Pero, ¿qué sucedería si aromas tan cotidianos como el del pan recién terminado, o alarmantes como el olor a gas o humo, fueran borrados de la mente y no pudiéramos determinar su significado? Pues, en la actualidad, alrededor de cuarenta millones de personas están expuestos a los constantes riesgos que dicha situación les depara.
El mal del olvido
Seguramente has escuchado historias de personas incapaces de reconocerse frente a un espejo, o tal vez tú, personalmente, eres “víctima” del comportamiento errático u olvidadizo de alguien cercano.
Hacer borrón y cuenta nueva constituye parte de un proceso necesario que ejecuta el cerebro para organizar y almacenar la información que a largo o corto plazo necesita. ¿Quién no habrá pasado por alto el cumpleaños de un amigo? ¿Cuántas personas no hemos intentado recordar un hecho, rostro o número telefónico sin tener éxito?

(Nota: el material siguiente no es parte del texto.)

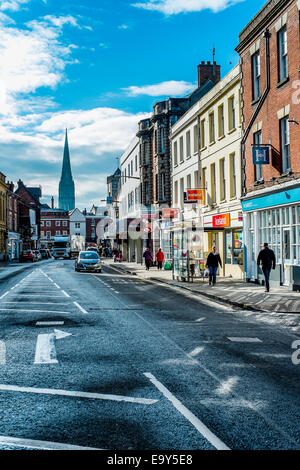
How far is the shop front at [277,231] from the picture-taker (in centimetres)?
1978

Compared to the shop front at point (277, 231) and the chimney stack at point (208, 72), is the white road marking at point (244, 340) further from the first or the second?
the chimney stack at point (208, 72)

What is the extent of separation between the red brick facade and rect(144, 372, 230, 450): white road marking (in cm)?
1429

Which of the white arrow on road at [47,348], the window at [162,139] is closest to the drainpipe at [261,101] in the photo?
the white arrow on road at [47,348]

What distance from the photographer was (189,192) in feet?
104

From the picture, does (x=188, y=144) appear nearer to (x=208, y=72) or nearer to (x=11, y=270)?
(x=208, y=72)

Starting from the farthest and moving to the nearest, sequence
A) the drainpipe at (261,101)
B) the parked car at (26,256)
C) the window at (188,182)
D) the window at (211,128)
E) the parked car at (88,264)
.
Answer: the parked car at (26,256) → the parked car at (88,264) → the window at (188,182) → the window at (211,128) → the drainpipe at (261,101)

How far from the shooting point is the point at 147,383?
672 cm

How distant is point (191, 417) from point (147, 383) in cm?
146

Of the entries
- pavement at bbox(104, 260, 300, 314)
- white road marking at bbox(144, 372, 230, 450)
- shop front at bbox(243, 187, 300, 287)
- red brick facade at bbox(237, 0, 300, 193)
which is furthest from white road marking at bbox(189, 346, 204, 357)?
red brick facade at bbox(237, 0, 300, 193)

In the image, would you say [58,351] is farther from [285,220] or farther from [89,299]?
[285,220]

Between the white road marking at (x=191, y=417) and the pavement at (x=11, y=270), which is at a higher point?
the pavement at (x=11, y=270)

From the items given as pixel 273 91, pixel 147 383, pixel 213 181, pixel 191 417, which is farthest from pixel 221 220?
pixel 191 417

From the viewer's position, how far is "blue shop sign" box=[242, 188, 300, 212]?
19.5m
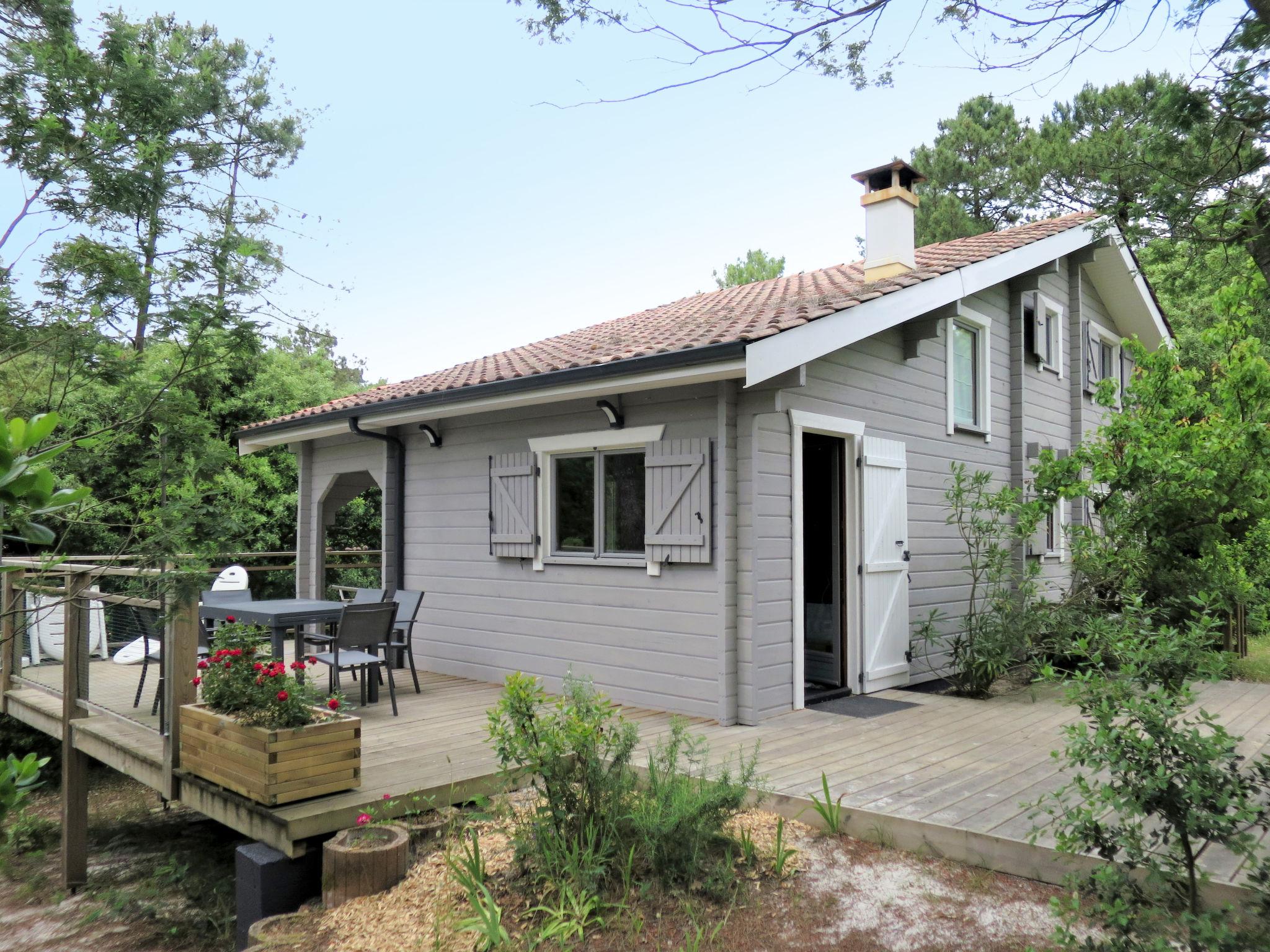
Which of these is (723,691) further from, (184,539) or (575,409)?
(184,539)

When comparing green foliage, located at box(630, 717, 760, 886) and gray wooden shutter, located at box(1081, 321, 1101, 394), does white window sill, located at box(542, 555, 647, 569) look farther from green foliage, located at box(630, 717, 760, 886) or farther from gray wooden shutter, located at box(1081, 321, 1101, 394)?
gray wooden shutter, located at box(1081, 321, 1101, 394)

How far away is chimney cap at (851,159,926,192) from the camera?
7.68 meters

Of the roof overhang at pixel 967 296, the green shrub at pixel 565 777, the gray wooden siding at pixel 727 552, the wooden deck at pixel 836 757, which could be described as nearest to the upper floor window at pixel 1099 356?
the roof overhang at pixel 967 296

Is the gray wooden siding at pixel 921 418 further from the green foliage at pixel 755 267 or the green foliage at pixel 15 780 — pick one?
the green foliage at pixel 755 267

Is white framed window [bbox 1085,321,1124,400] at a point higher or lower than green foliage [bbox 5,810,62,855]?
higher

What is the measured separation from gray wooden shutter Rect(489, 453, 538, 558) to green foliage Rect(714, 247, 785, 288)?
24045mm

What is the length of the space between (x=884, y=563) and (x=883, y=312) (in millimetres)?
2053

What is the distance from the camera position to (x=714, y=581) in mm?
5824

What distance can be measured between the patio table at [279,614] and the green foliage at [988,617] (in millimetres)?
4667

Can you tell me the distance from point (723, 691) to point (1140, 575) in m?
3.88

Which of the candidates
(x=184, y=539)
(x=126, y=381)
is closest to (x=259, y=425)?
(x=126, y=381)

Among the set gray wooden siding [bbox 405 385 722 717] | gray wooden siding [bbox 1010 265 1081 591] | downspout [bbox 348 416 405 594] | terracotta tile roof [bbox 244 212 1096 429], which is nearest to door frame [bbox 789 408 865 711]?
gray wooden siding [bbox 405 385 722 717]

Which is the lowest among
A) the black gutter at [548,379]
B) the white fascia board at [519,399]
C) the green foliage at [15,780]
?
the green foliage at [15,780]

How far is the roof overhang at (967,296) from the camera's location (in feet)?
17.3
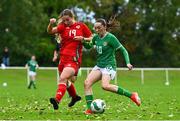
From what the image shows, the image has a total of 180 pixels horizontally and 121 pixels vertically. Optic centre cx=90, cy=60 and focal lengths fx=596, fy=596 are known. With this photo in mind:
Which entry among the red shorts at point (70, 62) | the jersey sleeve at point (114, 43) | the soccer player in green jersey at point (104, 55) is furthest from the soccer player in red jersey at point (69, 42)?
the jersey sleeve at point (114, 43)

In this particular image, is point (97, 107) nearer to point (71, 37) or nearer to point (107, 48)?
point (107, 48)

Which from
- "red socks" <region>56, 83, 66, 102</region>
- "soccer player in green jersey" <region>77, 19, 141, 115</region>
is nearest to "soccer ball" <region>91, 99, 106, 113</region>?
"soccer player in green jersey" <region>77, 19, 141, 115</region>

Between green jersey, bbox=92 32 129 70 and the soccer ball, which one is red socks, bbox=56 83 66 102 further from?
green jersey, bbox=92 32 129 70

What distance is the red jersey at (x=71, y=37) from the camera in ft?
45.0

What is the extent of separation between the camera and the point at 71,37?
13703 mm

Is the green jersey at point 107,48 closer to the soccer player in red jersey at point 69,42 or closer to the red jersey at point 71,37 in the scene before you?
the soccer player in red jersey at point 69,42

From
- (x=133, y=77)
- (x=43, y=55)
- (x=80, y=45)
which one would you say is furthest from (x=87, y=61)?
(x=80, y=45)

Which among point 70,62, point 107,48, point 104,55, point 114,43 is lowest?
point 70,62

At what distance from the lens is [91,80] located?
13.3m

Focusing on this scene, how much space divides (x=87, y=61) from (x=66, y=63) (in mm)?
52915

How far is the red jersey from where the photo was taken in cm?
1373

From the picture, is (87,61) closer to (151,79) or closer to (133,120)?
(151,79)

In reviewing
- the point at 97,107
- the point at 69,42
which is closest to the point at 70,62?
the point at 69,42

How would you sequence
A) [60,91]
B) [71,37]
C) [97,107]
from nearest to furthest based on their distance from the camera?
[97,107], [60,91], [71,37]
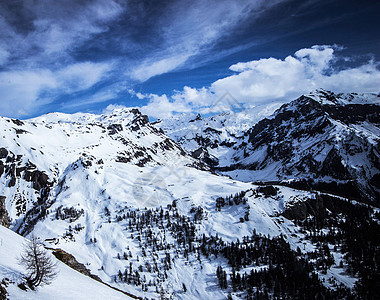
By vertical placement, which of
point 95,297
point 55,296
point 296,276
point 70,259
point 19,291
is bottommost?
point 296,276

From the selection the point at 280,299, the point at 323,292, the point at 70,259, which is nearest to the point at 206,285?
the point at 280,299

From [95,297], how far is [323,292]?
8140 inches

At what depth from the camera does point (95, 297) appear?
36.3 m

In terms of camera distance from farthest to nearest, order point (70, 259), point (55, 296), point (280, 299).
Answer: point (280, 299) → point (70, 259) → point (55, 296)

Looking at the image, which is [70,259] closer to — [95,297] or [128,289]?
[95,297]

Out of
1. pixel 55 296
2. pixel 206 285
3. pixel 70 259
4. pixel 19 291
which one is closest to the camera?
pixel 19 291

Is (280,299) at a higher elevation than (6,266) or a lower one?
lower

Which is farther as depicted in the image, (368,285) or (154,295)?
(368,285)

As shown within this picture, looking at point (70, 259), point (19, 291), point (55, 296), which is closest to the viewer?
point (19, 291)

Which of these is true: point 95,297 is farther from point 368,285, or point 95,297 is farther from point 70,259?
point 368,285

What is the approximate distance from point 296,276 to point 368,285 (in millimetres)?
58303

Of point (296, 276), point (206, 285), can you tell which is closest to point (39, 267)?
point (206, 285)

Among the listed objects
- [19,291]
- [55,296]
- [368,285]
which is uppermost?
[19,291]

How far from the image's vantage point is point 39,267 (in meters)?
32.5
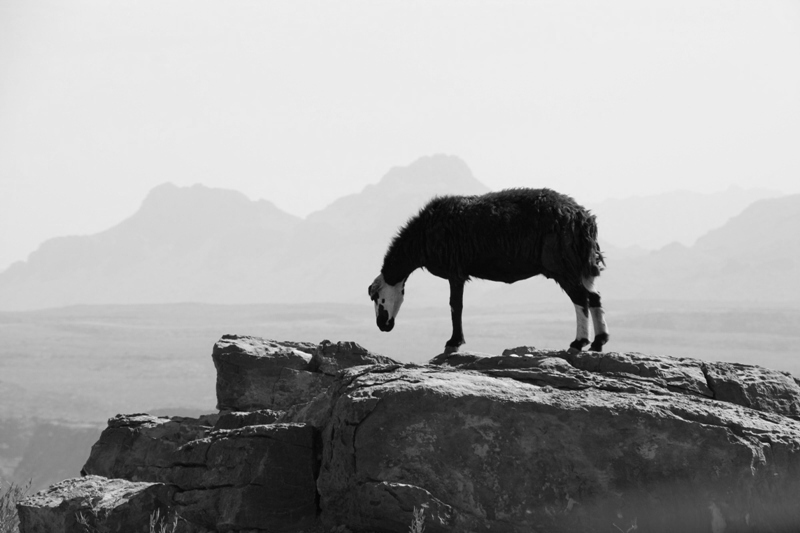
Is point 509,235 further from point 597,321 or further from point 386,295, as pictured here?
point 386,295

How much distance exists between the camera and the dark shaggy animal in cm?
1232

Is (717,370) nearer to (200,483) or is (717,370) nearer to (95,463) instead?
(200,483)

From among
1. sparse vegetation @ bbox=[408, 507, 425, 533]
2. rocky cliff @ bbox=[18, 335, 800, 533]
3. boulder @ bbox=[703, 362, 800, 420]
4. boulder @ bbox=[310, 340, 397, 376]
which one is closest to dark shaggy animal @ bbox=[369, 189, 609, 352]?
rocky cliff @ bbox=[18, 335, 800, 533]

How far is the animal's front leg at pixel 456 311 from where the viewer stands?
13211 mm

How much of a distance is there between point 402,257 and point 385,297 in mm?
887

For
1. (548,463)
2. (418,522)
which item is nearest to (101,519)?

Hasta aquí todo resulta normal, pues constituyen parte del diario de cualquiera. Sin embargo, cuando las omisiones son recurrentes y afectan nuestra cotidianidad: ¡cuidado!
Varias razones provocan pérdida de memoria dependiendo de la edad. Durante la juventud, ello puede vincularse, por ejemplo, con diferentes afecciones, el estrés y en determinados grupos, el consumo excesivo de alcohol y drogas.
En el ocaso de nuestra existencia, el Alzheimer constituye uno de los más seguros detonantes.
Descrito por vez primera a principios del siglo pasado por el psiquiatra alemán Alois Alzheimer, el mal de igual nombre constituye un trastorno neurodegenerativo que lentamente va lastrando el accionar del cerebro.
Suele comenzar con distracciones que no generan demasiadas preocupaciones entre los familiares. Preguntas o comentarios que deben repetirse en varias ocasiones, problemas para recordar hechos que ocurrieron recientemente o los nombres de familiares y conocidos.
Más tarde, la persona va perdiendo la capacidad para seguir conversaciones complejas o de disfrutar actividades que impliquen el menor desafío, hasta provocar la pérdida de recuerdos, drásticos cambios en la conducta, y otros rasgos cognitivos.
Imagina que al levantarte una mañana y al desayunar o abrazar a tus viejos —abuelos, padres, tíos—, tu rostro y nombre ya no formen parte de su archivo mental. Tú, que hasta ese momento eras “mi´jito" o "mi´jita”, ahora sientes que parte de las vivencias junto a ellos quedan reducidas a un: “¿Y tú quién eres?”.